» Task data:
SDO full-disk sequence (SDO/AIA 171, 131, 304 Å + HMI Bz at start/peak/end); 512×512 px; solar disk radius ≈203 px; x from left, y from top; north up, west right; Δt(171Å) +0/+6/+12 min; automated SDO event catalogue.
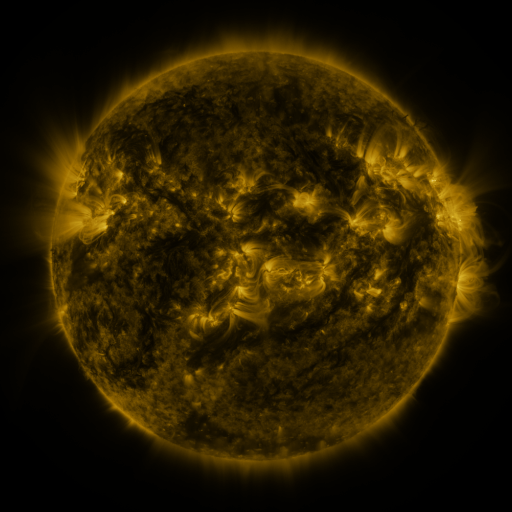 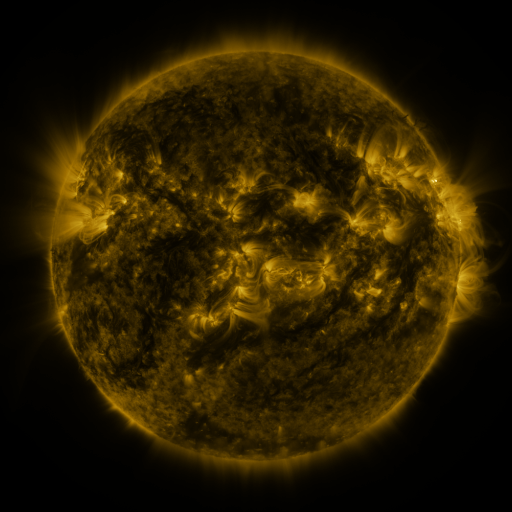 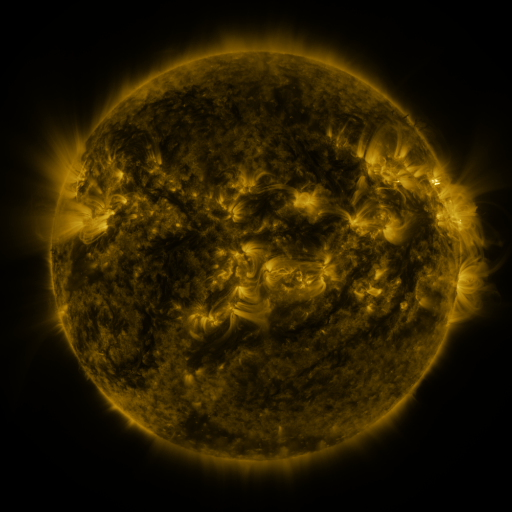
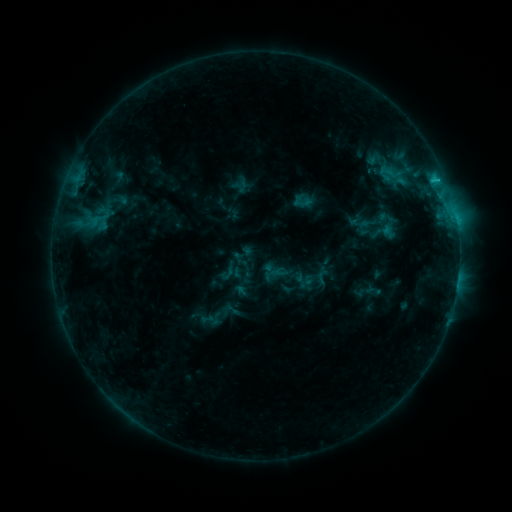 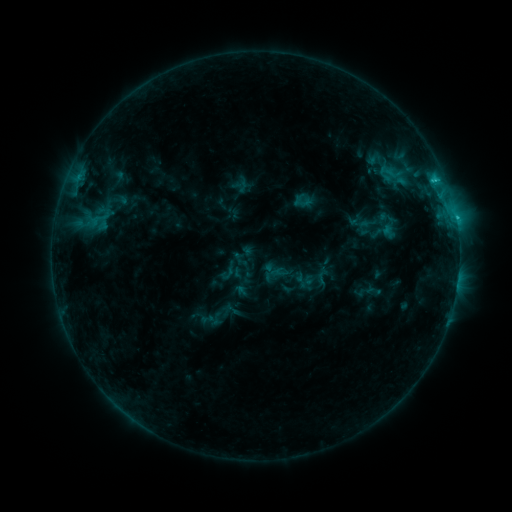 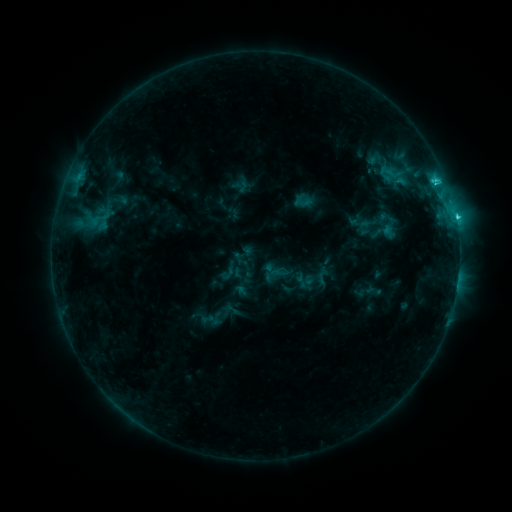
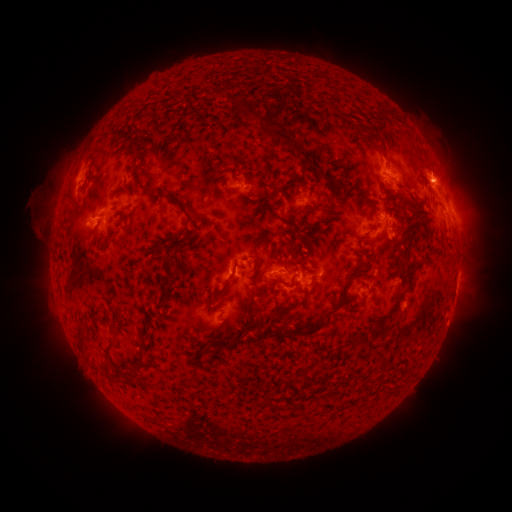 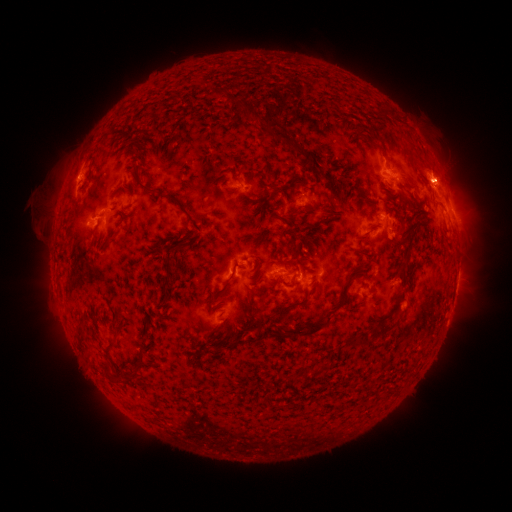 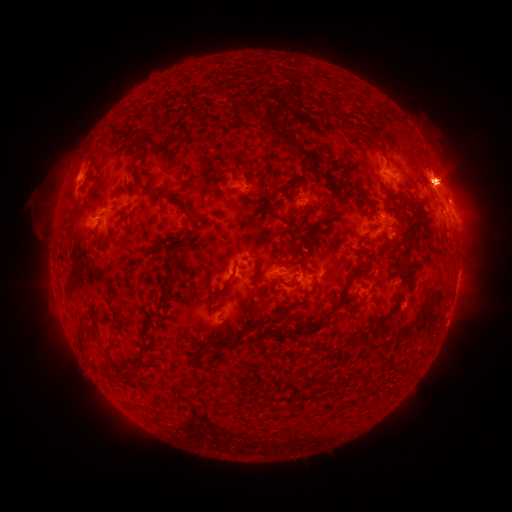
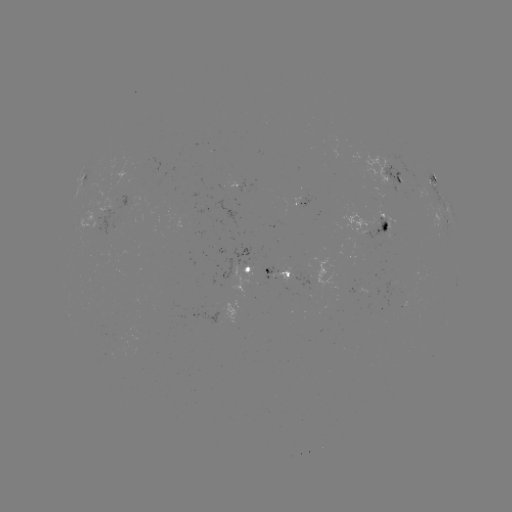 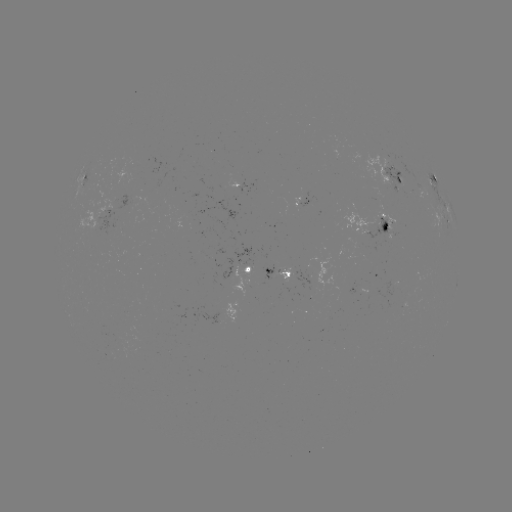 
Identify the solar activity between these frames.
eruption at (451, 180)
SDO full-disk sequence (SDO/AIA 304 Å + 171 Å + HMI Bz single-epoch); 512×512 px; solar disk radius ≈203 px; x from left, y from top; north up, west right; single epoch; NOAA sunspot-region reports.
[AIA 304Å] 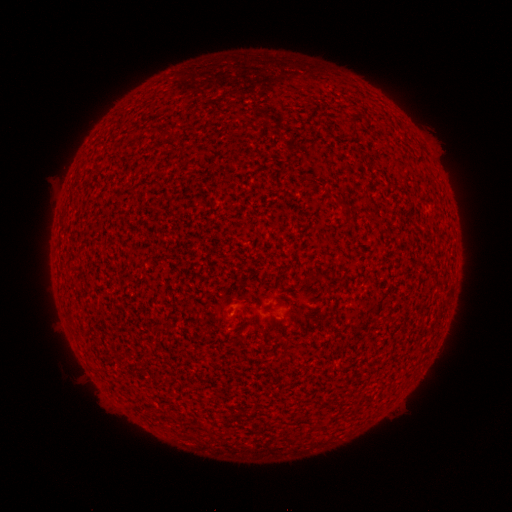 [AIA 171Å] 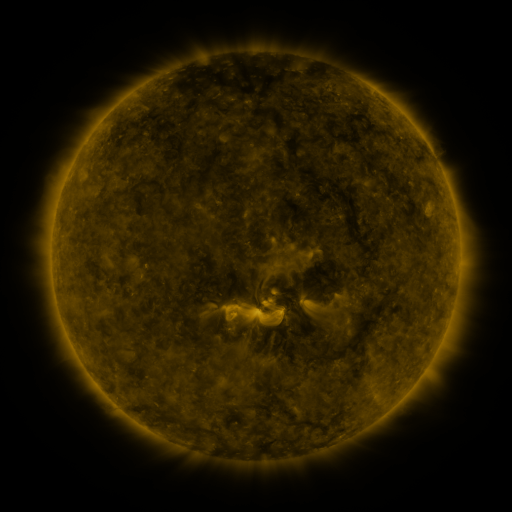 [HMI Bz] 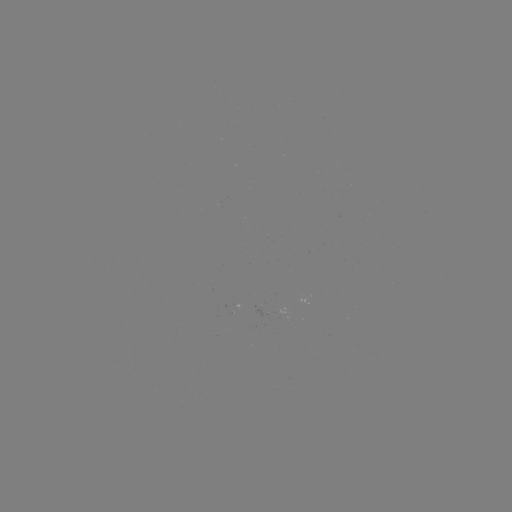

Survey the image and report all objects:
spotted active region: (238, 314)
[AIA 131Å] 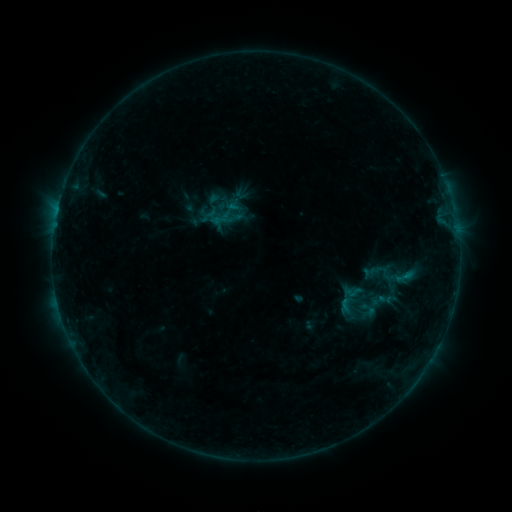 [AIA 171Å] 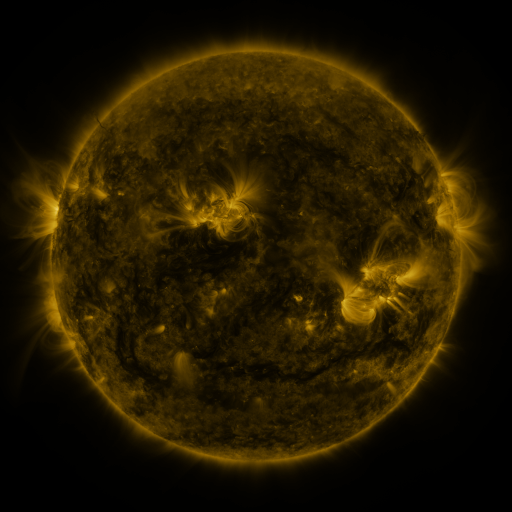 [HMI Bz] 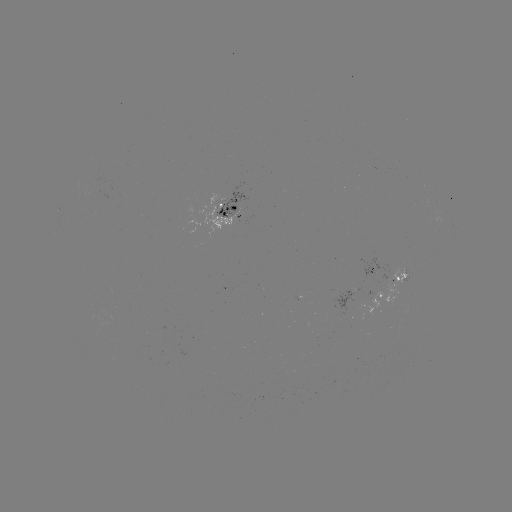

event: sigmoid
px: (217, 202)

» Task directions: Reply with nothing but the number of lines in the data above that contain "from".

» Problem solution: 2